U.S. to keep Internet gambling ban

The United States will maintain a ban on Internet gambling services despite an adverse World Trade Organization ruling, the U.S. Trade Representative’s office said on Friday.

The move opens the door for other WTO members — ranging from tiny Antigua and Barbuda to the 27-nation European Union — to seek potential damages at the WTO.

However, Deputy U.S. Trade Representative John Veroneau told reporters the United States did not believe there was any basis for other countries to receive compensation.

Veroneau argued that a case brought by Antigua and Barbuda several years ago took advantage of a drafting error made by the United States as part of its commitments in the early 1990s to open its recreational services market.

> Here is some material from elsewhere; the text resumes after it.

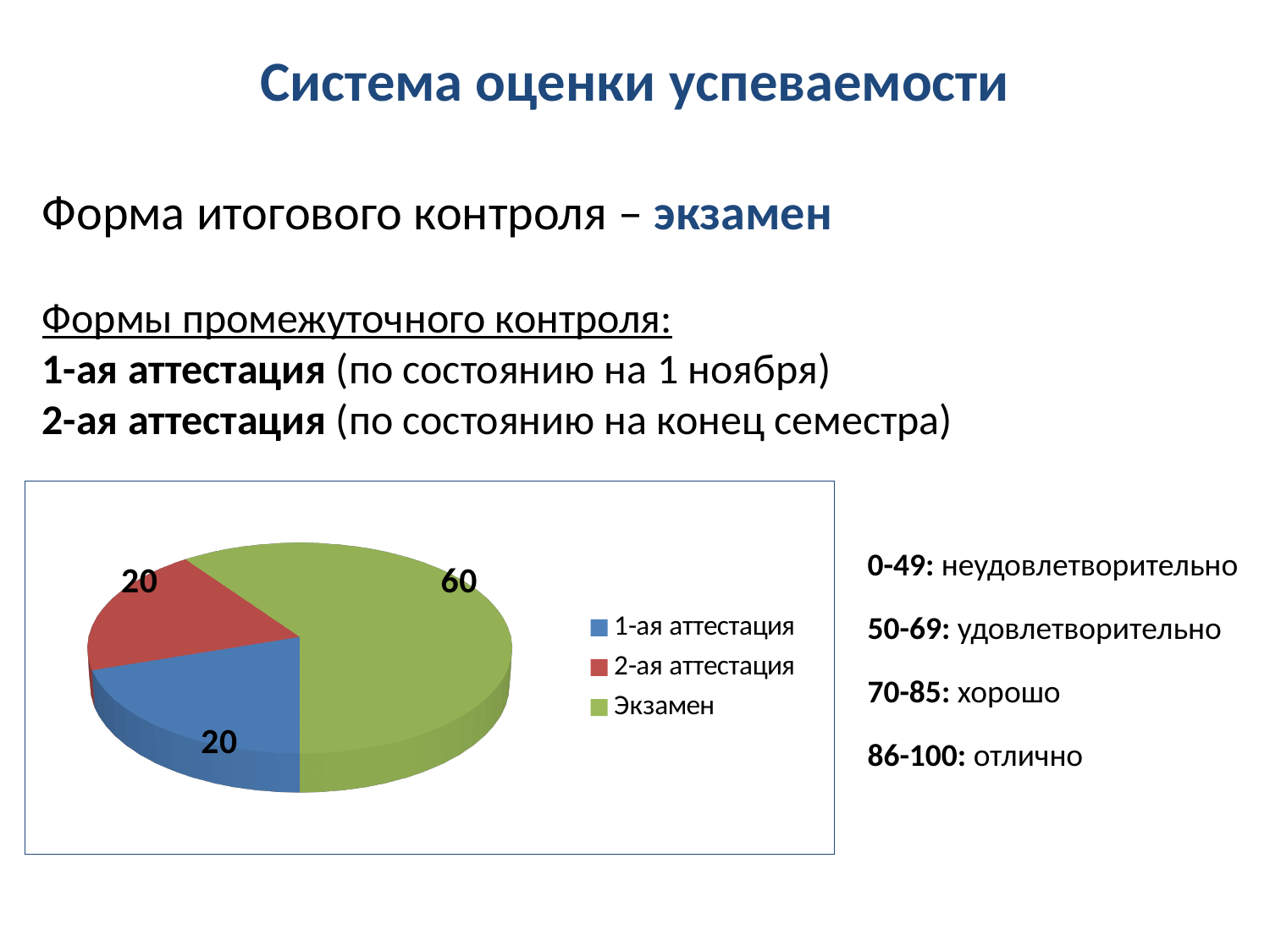
What kind of chart is shown on the slide? Pie chart Which is larger, the value for Экзамен or the value for 2-ая аттестация? Экзамен How many entries does the chart legend list? 3 What share of the pie does the Экзамен slice represent? 60% What value is shown for the 1-ая аттестация slice of the pie chart? 20 What value is shown for the Экзамен slice of the pie chart? 60 What colour is the Экзамен slice in the pie chart? Green Which category has the largest slice in the pie chart? Экзамен What is the difference between the values for Экзамен and 1-ая аттестация? 40 How many slices does the pie chart have? 3 What is the total of all the slice values in the pie chart? 100 What value is shown for the 2-ая аттестация slice of the pie chart? 20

Even though U.S. law has banned interstate gambling for years, the United States failed to make clear its commitments “did not extend to gambling,” Veroneau said.

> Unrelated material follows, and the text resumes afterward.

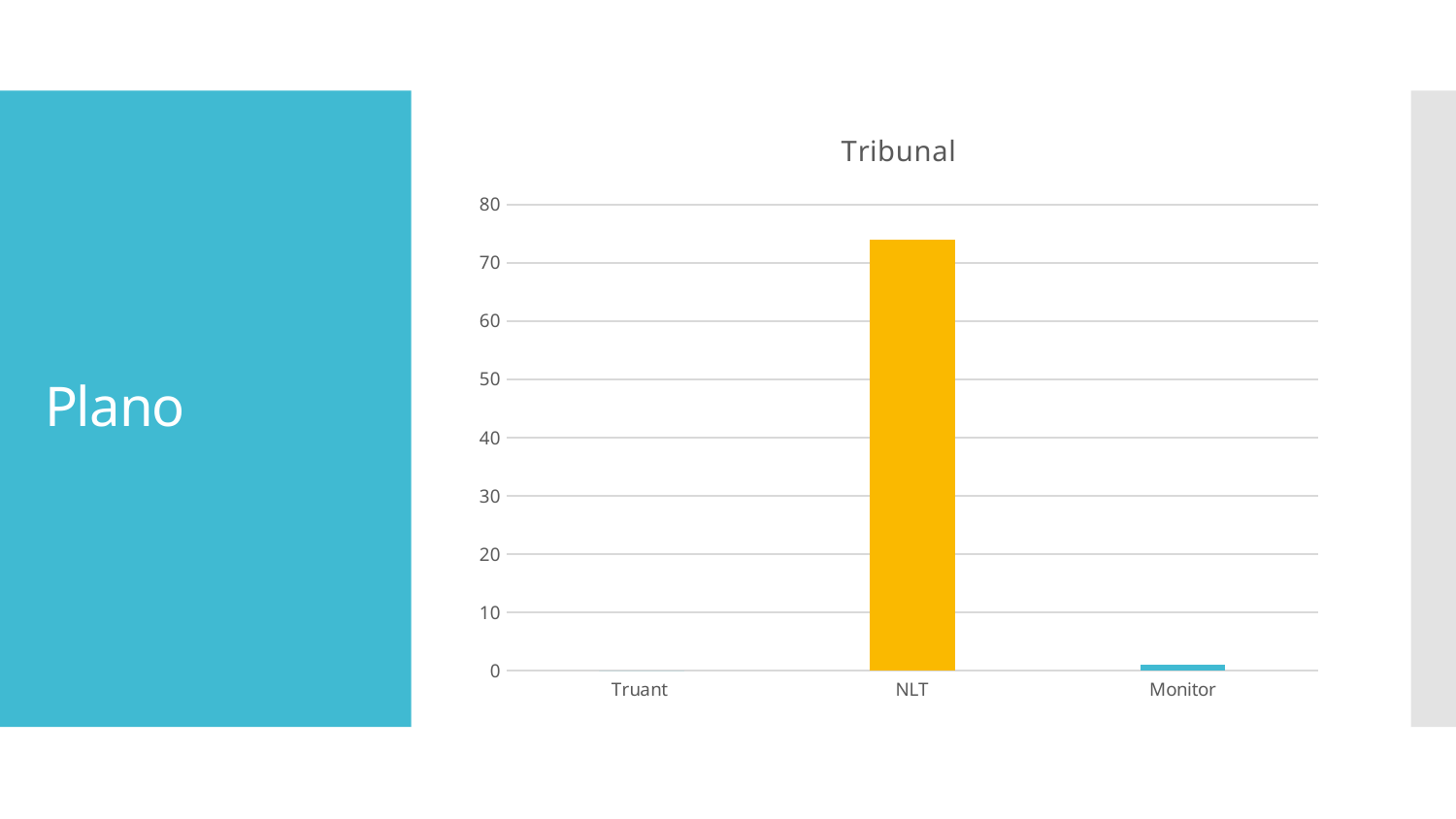
Which is larger, the value for NLT or the value for Monitor? NLT Is the value for NLT greater or less than 70? greater Is the value for Truant greater or less than 10? less How many categories are shown on the x axis of the chart? 3 Is the value for Monitor greater or less than 10? less What kind of chart is shown on the slide? bar chart What is the title of the chart? Tribunal Which category has the lowest value in the chart? Truant Which category has the highest value in the chart? NLT What colour is the bar for NLT? yellow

“Neither the United States nor other WTO members noticed this oversight in the drafting of U.S. commitments until Antigua and Barbuda initiated a WTO case ten years later,” Veroneau said.

The Caribbean islands, which have built up a $130 million online gambling industry to make up for declining tourism revenues, argued that the U.S. measures hurt them while leaving some U.S. domestic operators alone.

The United States has argued at every step of the case it never intended to open its gambling market. Last year, the U.S. Congress passed additional legislation to ban online gambling.

PAYMENTS ILLEGAL

The new law makes it illegal for banks and credit card companies to make payments to online gambling sites.

Last month the chairman of U.S. House Financial Services Committee, Democratic Rep. Barney Frank of Massachusetts, introduced legislation that would lift the online gambling ban. But he conceded there is not enough support currently to pass the bill.

In March, the WTO said the United States had failed to comply with an April 2005 ruling against a portion of its ban having to do with online gambling on horse racing.

Having exhausted other options to fight the case, the United States will exercise a rarely used right under WTO rules to modify its services commitments and explicitly exclude gambling, Veroneau said.

Other countries will have 45 days to file a claim for compensation if they believe they are damaged economically by the U.S. move.

That would lead to 3-month period for the WTO to decide on compensation, in the form of reduced U.S. market access in some services sector of the WTO member seeking damages, USTR officials said.

The United States believes there is little, if any, basis for other countries to seek compensation because countries did not bargain for access to the U.S. gambling market as part of world trade talks in the early 1990s, Veroneau said.

Also, the long-standing U.S. ban on interstate gambling makes it “nonsensical” for countries to believe the United States was opening that market, even though it did not explicitly say that it was not, Veroneau said.